When Charlie’s eyes found Longarm, they snapped wide in mutual recognition. Longarm flung himself onto his butt and spun, raising his rifle at the same time that Oklahoma Charlie brought a pistol to bear.

“Fuck you, Longarm!”

The pistol flashed and roared, the slug screeching past Longarm’s left ear as the rangy lawman flinched and then yelled, “I take it that mean you don’t intend on givin’ yourself up, eh, Charlie!”

The outlaw opened his mouth to respond at the same time that he laid his pistol’s sights on Longarm again, squinting down the barrel. Longarm lined up his own sights, squeezed the Winchester’s trigger.
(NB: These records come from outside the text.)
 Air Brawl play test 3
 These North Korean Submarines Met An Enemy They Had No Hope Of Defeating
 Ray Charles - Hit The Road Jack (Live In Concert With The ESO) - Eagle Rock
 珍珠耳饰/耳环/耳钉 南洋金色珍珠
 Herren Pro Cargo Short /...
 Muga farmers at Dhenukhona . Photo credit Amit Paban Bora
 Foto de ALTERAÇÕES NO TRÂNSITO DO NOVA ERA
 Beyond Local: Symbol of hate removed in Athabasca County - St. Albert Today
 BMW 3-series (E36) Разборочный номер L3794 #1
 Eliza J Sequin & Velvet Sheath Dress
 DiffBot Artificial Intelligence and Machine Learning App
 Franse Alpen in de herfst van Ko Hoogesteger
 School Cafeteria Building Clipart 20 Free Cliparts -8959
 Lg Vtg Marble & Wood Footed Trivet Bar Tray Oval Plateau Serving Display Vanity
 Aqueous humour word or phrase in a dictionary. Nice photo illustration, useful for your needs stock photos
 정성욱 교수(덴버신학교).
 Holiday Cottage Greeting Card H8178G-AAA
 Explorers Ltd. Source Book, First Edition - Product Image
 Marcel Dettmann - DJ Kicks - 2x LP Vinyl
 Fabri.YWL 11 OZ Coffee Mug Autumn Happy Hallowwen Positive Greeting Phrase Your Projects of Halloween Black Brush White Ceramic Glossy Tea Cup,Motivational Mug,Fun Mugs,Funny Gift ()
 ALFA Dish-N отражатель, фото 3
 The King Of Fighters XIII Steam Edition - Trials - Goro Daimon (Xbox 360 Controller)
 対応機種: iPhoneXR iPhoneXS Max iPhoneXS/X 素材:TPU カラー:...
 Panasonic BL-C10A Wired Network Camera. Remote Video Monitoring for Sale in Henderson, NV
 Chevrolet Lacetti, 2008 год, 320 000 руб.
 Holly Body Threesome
As the stock kicked back against his right shoulder, he saw the top of Charlie’s head turn red.

Charlie’s revolver stabbed flames skyward. His hat blew away in the wind a half second before Charlie’s head slipped abruptly down out of sight below the roof of the jostling train car. At the same time, a roar of panic erupted in the combination’s three passenger cars, including the one beneath Longarm.

A woman screamed. A baby cried.

Beneath the din, Longarm heard someone he assumed was one of the outlaws yell, “Son of a bitchin’ law!”

“On the roof!” another outlaw shouted.

Longarm gained his feet and moved toward the front of the car.

A pistol cracked twice in the car beneath him, causing another woman to scream and two ragged holes to appear in the tin roof about two feet behind Longarm. A hatted head appeared at the rear end of the car, and the black-bearded train robber flared his nostrils and brought up a Henry rifle, planting the brass maw on Longarm, who, planting his feet against the pitch and sway of the coach roof, fired his Winchester twice from his right hip.

The outlaw triggered his Henry into the stone cliff on the train’s right side before falling back off the ladder and out of Longarm’s field of vision.

More women were screaming now in the cars beneath Longarm. More tykes were bawling. Men were shouting. Someone, probably a sky pilot, was reciting scripture from his Bible in a loud but dull monotone that only slightly betrayed the precariousness of his situation.